(Problem description):
From the material below, pull out every line that contains the string "centimetres". Matching is case-sensitive.

— START Records supplied —

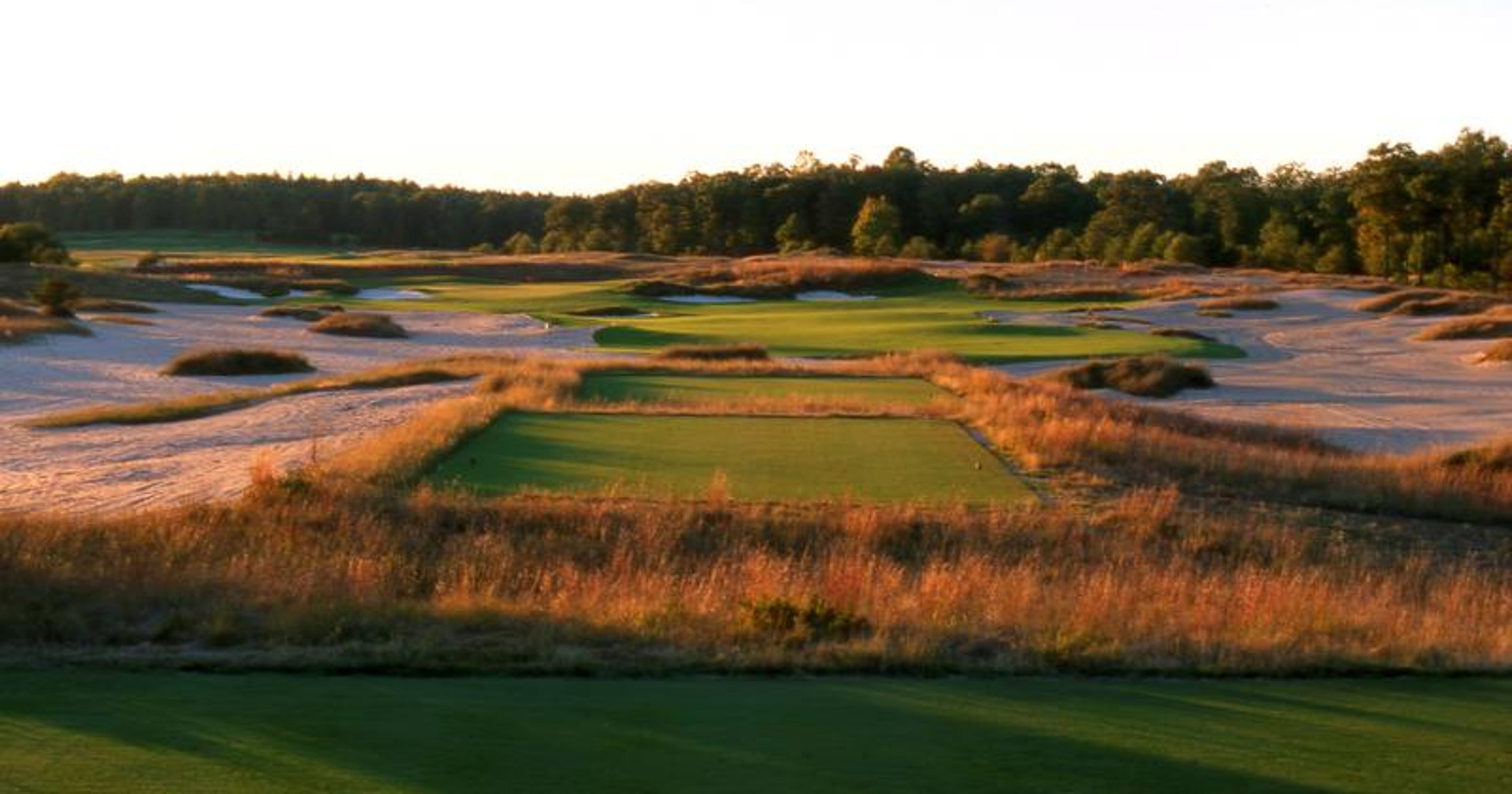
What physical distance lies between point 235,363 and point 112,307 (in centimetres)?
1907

— END Records supplied —
— START Records supplied —

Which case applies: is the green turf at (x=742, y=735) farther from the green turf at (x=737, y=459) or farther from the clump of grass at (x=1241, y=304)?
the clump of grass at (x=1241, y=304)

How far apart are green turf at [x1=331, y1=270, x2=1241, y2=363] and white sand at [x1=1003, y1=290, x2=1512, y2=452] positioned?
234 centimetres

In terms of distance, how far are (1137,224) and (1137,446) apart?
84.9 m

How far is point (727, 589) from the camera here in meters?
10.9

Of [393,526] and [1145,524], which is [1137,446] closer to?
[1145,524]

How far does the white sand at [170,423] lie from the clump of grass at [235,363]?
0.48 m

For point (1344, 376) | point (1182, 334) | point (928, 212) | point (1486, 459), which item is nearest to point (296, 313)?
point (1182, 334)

— END Records supplied —

(Reply to the exercise):
What physical distance lies between point 235,363 and point 112,307 (in centimetres)?
234 centimetres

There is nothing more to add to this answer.